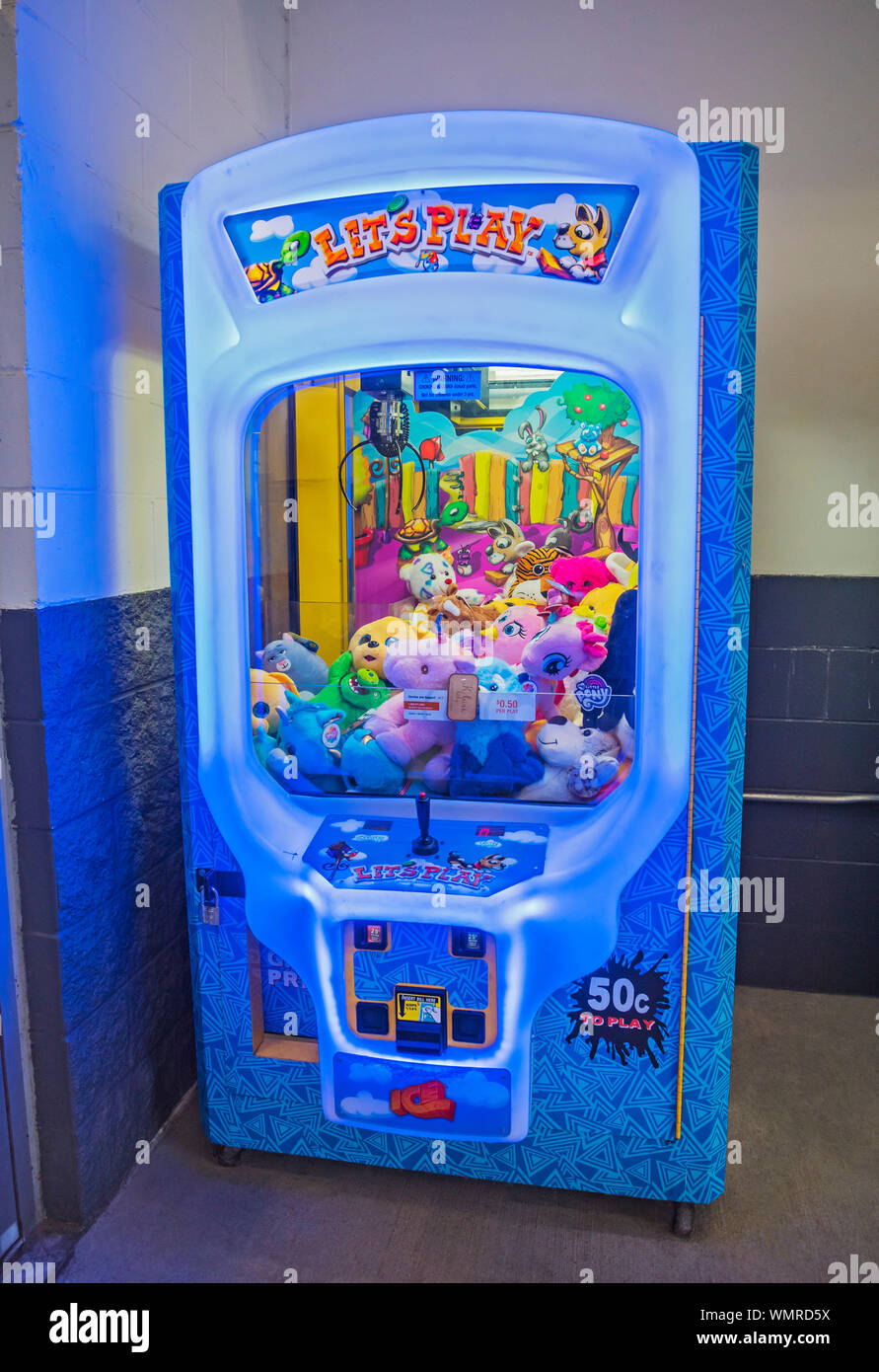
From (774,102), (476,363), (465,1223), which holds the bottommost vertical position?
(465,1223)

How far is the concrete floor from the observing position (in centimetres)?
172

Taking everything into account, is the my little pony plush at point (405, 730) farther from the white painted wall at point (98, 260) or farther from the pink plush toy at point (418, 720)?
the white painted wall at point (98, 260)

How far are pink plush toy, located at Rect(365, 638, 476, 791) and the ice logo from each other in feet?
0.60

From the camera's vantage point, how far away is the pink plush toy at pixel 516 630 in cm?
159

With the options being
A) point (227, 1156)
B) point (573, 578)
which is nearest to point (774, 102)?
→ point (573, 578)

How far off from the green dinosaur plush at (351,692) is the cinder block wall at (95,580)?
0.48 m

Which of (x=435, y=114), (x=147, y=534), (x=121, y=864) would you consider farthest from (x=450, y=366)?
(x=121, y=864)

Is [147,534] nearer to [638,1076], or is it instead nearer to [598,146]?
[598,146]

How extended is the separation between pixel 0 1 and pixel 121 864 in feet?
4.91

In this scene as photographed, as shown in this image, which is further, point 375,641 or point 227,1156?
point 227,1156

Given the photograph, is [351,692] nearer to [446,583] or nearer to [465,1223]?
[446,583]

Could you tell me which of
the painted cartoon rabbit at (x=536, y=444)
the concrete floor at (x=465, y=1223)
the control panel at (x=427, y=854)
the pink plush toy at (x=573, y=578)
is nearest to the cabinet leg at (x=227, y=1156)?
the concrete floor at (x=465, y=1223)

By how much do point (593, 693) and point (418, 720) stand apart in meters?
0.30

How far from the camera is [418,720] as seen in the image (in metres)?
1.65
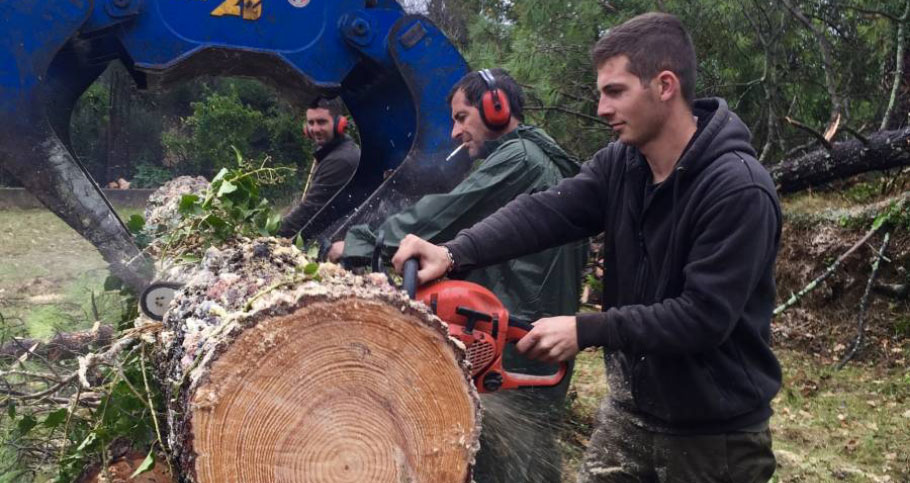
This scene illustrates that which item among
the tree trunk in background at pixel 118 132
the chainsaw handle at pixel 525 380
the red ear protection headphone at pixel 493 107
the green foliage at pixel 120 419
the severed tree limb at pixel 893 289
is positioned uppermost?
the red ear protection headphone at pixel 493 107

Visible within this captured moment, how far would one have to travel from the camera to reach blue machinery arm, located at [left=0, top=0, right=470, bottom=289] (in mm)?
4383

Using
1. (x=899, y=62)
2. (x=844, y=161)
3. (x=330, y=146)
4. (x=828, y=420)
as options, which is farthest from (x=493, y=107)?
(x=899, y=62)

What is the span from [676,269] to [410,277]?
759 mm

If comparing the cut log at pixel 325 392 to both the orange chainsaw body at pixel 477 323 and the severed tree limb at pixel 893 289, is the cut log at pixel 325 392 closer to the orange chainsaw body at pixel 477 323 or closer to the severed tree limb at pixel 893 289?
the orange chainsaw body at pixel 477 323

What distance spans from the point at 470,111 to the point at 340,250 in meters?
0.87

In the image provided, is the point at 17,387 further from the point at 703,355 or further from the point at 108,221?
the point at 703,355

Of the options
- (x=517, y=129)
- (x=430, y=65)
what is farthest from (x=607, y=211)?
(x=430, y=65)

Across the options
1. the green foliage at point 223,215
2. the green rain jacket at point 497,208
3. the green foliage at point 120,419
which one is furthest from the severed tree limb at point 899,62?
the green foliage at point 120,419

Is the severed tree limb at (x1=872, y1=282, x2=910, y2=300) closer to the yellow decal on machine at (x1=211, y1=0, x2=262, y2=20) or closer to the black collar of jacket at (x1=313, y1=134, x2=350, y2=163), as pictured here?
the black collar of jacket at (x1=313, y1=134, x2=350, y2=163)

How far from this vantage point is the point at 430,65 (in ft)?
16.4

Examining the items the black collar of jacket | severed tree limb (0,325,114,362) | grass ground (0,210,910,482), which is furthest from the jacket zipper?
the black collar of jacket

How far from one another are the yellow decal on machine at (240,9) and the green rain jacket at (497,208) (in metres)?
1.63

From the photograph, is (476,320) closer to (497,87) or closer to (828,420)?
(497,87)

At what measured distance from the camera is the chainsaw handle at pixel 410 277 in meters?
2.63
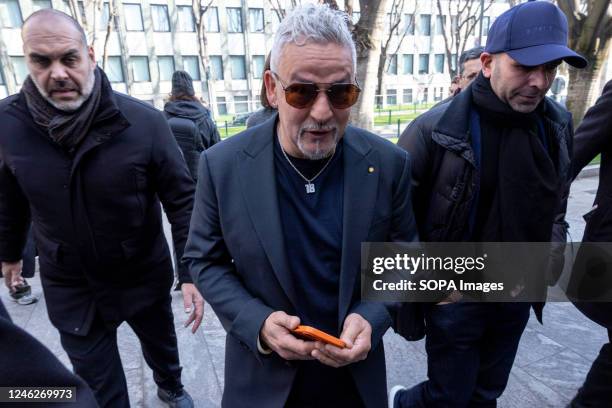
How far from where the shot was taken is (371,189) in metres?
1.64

### THE REQUEST
Leave out every picture, and write out exactly the lines from the one bearing "How far from this" through the final line.

### RESPONSE TO THIS EXERCISE
How far from this vantage point is the point at 430,65 (in ft)?
16.4

Examining the items the black collar of jacket | severed tree limb (0,325,114,362) | grass ground (0,210,910,482), which is furthest from the jacket zipper?
the black collar of jacket

How far from one another are the yellow decal on machine at (240,9) and the green rain jacket at (497,208) (in metres)?
1.63

From the photograph, is (476,320) closer to (497,87) or closer to (828,420)?
(497,87)

At what measured distance from the camera is the chainsaw handle at pixel 410 277 in meters?
2.63
How far from where the shot was taken is (371,189) in metres?
1.64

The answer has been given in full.